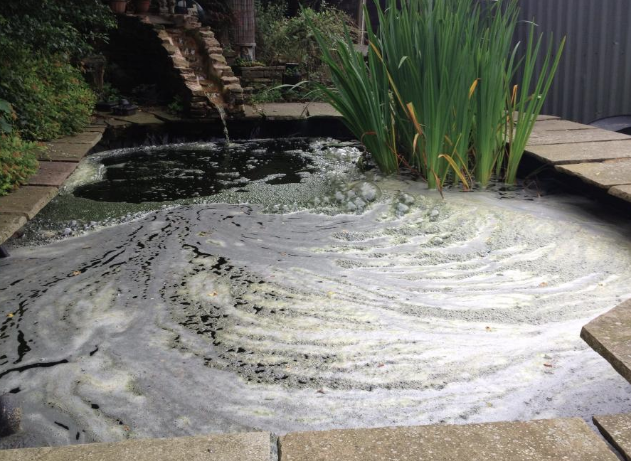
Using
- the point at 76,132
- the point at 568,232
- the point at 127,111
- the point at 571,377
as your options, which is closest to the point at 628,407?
the point at 571,377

==================================================

Description of the task:
Tally the lines in the rows above that contain the string "point", treating uppercase and lowercase as different. Give only the number.

Answer to the exercise:
6